A teenage boy with a new driver license in pocket and \$1000 saved up from part-time and summer jobs, buys a used station wagon. He figures this will be a rad make-out machine, if a little clunky. Now, he just needs to score a chick...

He has been studying statistics, and conceives a cunning plan to get his new mathematical friend to help him score a chick. The girls in the school are gray and blue; and there is a dance coming up. He will take an anonymous poll to find about dance attendance, color, and likelihood of having sex on the first date. Armed with these statistics, he can maximize chances of getting sexed on the date, by going to the dance or not, asking out a girl of the most likely color.

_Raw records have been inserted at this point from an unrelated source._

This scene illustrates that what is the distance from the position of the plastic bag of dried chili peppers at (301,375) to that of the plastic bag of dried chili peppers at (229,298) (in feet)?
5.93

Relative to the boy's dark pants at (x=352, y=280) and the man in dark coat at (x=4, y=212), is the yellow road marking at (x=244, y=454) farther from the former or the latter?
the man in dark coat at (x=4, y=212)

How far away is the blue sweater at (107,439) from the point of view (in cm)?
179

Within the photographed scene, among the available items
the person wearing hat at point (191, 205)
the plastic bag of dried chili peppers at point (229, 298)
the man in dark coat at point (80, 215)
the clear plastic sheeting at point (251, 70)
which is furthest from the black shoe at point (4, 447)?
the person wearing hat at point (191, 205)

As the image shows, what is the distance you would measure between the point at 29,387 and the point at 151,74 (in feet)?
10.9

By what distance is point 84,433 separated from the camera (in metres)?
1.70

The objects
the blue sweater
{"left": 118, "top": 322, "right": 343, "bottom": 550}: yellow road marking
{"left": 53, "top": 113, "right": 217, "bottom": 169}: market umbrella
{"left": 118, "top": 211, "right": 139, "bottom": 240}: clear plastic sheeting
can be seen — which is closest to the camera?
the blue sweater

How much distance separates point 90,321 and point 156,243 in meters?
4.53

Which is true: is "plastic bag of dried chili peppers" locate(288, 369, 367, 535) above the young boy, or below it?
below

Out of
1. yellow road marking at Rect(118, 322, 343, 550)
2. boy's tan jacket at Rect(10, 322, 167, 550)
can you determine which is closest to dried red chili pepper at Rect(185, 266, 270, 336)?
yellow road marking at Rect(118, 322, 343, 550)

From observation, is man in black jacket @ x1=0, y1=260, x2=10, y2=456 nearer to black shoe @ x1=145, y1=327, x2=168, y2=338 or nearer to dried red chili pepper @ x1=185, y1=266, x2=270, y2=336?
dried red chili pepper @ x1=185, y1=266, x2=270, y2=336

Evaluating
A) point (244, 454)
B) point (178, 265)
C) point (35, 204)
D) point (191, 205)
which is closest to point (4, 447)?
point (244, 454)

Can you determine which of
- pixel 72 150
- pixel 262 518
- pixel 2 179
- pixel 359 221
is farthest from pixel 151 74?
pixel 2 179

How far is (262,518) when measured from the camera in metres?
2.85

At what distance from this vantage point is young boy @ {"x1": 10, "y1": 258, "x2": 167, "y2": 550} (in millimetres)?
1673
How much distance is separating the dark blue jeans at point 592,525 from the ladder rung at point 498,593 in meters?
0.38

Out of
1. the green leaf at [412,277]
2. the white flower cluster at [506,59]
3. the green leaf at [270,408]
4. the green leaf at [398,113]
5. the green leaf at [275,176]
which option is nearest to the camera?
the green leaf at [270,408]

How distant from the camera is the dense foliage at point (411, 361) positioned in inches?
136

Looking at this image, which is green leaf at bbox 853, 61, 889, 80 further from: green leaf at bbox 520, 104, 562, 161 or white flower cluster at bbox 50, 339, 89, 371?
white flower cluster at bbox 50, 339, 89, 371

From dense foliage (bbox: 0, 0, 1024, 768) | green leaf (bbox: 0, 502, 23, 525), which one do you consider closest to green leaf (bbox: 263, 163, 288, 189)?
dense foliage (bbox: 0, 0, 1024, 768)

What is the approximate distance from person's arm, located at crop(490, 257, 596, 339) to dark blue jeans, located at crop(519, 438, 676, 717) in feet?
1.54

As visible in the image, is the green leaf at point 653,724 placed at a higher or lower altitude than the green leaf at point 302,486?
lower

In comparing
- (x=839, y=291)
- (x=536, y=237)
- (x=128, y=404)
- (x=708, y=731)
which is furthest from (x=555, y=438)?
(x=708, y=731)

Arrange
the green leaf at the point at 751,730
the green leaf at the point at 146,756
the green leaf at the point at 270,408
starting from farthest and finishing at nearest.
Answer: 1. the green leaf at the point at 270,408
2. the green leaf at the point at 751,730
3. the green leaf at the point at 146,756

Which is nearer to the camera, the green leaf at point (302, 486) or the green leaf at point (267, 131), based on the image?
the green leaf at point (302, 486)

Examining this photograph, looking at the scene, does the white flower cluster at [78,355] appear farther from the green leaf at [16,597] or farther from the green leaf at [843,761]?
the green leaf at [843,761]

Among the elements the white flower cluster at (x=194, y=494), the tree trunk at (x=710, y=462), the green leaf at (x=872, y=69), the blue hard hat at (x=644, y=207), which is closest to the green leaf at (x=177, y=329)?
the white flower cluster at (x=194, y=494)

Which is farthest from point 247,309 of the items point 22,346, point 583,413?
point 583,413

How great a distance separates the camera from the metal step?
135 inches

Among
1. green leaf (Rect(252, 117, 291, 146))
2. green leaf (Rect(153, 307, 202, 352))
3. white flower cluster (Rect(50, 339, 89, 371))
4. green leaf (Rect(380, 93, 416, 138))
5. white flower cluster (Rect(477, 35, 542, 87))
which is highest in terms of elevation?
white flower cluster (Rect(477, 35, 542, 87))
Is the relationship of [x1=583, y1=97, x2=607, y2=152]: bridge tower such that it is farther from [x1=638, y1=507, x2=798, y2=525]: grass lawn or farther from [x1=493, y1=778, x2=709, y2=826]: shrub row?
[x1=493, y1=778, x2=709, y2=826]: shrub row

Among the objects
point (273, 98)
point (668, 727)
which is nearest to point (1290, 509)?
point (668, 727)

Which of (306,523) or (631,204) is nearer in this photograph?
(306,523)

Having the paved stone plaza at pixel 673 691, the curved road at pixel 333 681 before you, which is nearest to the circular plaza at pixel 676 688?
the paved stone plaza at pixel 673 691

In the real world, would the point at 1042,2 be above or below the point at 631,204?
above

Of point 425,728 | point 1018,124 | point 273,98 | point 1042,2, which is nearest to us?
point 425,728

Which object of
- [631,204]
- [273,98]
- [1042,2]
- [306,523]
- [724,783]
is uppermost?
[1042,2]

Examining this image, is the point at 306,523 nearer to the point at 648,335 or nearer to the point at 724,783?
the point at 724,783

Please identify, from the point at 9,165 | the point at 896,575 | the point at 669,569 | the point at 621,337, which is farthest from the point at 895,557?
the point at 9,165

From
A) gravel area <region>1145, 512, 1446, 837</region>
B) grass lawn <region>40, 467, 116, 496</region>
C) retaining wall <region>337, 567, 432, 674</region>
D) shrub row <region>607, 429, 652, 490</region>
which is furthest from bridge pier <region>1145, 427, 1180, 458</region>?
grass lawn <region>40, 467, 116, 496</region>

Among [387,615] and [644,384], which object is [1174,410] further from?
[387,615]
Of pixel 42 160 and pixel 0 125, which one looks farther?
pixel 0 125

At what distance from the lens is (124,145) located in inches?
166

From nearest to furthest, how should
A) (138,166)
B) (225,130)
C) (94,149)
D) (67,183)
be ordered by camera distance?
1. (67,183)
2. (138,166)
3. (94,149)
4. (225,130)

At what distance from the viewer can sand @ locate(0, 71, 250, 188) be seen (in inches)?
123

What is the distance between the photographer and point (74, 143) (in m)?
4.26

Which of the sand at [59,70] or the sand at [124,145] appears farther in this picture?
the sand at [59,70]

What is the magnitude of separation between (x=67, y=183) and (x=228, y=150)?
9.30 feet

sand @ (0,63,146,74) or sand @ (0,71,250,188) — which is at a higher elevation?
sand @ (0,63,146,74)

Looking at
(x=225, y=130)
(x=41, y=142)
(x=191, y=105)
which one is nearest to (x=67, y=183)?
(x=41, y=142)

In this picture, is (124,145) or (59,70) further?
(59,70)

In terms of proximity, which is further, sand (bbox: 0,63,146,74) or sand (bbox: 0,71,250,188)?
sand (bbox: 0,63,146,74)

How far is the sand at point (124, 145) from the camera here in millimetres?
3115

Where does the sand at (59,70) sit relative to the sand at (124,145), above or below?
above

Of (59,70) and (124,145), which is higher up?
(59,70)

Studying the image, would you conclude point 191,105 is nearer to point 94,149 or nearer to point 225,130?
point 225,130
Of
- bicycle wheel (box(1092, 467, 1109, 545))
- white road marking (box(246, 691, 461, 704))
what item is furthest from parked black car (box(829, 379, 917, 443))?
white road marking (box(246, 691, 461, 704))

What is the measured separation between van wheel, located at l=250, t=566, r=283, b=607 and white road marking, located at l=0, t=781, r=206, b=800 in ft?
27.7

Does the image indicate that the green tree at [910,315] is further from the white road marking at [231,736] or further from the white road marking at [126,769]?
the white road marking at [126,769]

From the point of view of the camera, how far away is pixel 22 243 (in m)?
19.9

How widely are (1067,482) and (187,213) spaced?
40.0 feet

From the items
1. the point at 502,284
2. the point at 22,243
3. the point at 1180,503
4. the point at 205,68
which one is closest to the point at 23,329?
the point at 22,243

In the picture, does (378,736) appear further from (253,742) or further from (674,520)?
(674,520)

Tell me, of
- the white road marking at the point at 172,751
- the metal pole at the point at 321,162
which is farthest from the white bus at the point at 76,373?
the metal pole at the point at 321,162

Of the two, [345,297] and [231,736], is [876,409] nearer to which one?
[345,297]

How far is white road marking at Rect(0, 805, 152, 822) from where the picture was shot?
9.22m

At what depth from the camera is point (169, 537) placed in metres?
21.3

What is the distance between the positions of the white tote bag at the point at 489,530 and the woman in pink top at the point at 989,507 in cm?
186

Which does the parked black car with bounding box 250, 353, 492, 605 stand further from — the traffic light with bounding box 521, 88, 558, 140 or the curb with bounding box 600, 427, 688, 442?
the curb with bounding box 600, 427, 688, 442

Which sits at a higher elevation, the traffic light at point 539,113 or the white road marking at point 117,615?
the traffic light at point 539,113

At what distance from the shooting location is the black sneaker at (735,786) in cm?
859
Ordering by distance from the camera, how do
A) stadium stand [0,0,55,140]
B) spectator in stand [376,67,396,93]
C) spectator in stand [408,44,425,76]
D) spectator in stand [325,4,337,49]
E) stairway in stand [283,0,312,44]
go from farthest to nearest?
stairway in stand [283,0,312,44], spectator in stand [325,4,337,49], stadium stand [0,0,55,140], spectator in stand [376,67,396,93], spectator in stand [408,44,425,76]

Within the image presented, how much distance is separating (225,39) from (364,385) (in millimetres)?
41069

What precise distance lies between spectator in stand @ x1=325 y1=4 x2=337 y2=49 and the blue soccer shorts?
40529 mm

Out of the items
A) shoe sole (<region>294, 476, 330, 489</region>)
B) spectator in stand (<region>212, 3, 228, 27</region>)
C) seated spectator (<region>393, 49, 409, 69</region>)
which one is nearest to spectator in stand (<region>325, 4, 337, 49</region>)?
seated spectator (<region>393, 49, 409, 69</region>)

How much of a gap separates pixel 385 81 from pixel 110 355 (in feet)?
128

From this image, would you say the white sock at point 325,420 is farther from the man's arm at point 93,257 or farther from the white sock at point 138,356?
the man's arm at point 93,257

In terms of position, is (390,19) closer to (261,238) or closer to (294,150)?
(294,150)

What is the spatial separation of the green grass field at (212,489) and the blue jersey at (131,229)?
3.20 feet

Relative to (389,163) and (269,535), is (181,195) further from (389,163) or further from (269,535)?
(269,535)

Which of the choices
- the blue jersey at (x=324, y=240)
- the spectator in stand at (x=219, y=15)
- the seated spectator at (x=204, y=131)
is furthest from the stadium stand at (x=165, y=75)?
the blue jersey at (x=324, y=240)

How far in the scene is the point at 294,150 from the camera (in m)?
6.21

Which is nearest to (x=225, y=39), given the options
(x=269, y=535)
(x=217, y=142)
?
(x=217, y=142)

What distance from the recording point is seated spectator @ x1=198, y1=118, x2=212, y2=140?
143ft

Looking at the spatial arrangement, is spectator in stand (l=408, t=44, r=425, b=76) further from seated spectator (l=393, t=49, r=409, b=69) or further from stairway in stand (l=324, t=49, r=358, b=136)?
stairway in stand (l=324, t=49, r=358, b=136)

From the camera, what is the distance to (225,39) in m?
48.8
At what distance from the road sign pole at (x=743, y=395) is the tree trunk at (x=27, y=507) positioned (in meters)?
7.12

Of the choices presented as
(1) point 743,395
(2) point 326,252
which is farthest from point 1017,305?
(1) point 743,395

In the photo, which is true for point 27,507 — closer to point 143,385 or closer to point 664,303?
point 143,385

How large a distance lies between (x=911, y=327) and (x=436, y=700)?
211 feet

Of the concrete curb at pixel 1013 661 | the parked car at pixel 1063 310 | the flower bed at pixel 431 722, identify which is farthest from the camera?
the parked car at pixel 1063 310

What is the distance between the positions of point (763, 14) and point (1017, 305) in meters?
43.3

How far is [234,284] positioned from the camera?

He finds that, of the 54 girls going to the dance, 33 are gray, 15 of whom have sex on the first date (45%); of the 21 blue girls, 9 have sex on the first date (42%). So, if he goes to the dance, his odds of baptizing the sex machine is better if he goes with a gray girl.

The girls not going to the dance are similarly split: of these 69 girls, 27 are gray, 18 of whom have sex on the first date (66%); of the 42 blue girls, 27 have sex on the first date (64%). His chances in this group are better overall, and he is still more likely to get sexed with a gray girl.

The dance is cancelled a week ahead of time, and he still hasn’t hooked up, so he decides to firm his resolve by rechecking his numbers. His original figures are correct, but now it doesn’t matter if a girl had been going to the dance or not, so he calculates on the combined dance and non-dance groups. Of the 123 girls, 60 are gray, 33 of whom put out on the first date (55%); 36 of the 63 blue girls do the horizontal bop first time out on the floor (57%). How can it be more advantageous to date gray girls when the groups are split, and more advantageous to date blue girls when the groups are merged?